■ TEXT BLOCK:

All observations

July 28, 2020

How much should I spend on a pencil, paper, and eraser?

Whenever anyone begins an art journey, the overwhelming advice from an expert in a medium is to “buy the best art supplies you can afford”. I’ve never found that very helpful. A pencil, paper, and eraser can cost anything from a few dollars to $50. Should a beginner spend $50 to try drawing? The answer is almost always no.

Creativity thrives under constrained conditions, constraints like time, space, skills or, yes, money. For anybody wanting to try art, there is no right or wrong when it comes to money. I know artists who produce amazingly moving work from materials they found at the dump ($0). I know other artists who have spent thousands of dollars to make a single sculpture that fits in the palm of my hand. And yes, while there are slight variations in the costs associated with starting in a particular medium over another (e.g. sculpting in pure bronze will set you back a bit more than drawing an apple with a pencil), the amount of money you spend is far less important than how you feel while you’re making it, and when you’ve finished.

Art, after all, isn’t really about the product, or the materials, it’s about the space you create for yourself to be brave enough to try to work out what you think about the world, and how you think about it. Taking the first step in that journey, with any medium, is the best place to start. Only when you begin will you learn, for yourself, what’s next, and how much you want to spend to get there.

July 21, 2020

Quiet, Please

In tennis or golf, the crowd is disciplined to be quiet while the athletes are performing. Between shots or rallies, the umpire (or the little guys that hold the quiet signs at the golf) are in control. They help to give the athletes focus.

But artists working alone in their studios (or in my case, the ‘spare room’ in my house) don’t have an umpire. There’s no person holding up a sign to tell others to quieten down, or go away, or stop inviting us out to social occasions that we’d rather not attend but feel obliged to anyway. Artists need to find their own focus. Control their own environment. Remove distractions so that they can hit that winning shot. We need to make our own quiet because no one else is going to do it for us.

July 14, 2020

Ideas are easy, progress is hard

Ideas are a dime-a-dozen. Before I started making picture books, I sat on the couch in front of the TV, and while I was watching a show, I’d have ideas. Heaps of ideas, actually. It felt pretty good. At the time, having those ideas was enough. I remember thinking, “Sure, I could draw it if I wanted to, but why bother, I’ve already had the idea.”

Then, I read Art and Fear and realised that it wasn’t that I couldn’t be bothered drawing the idea, it was that I was scared of trying to make the idea (and failing at it) that was preventing me from taking that first step.

■ PROBLEM TO WORK ON: Reproduce the observations on art starting at "Quiet, Please" and ending at "do it for us.", substituting "referee" for "umpire". The material after this point isn't needed.

■ INFORMATION PROVIDED:
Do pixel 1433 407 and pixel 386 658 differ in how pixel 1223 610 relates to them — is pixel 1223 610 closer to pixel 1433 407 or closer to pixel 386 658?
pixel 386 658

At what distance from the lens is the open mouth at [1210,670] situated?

■ THE ANSWER:
Quiet, Please

In tennis or golf, the crowd is disciplined to be quiet while the athletes are performing. Between shots or rallies, the referee (or the little guys that hold the quiet signs at the golf) are in control. They help to give the athletes focus.

But artists working alone in their studios (or in my case, the ‘spare room’ in my house) don’t have an referee. There’s no person holding up a sign to tell others to quieten down, or go away, or stop inviting us out to social occasions that we’d rather not attend but feel obliged to anyway. Artists need to find their own focus. Control their own environment. Remove distractions so that they can hit that winning shot. We need to make our own quiet because no one else is going to do it for us.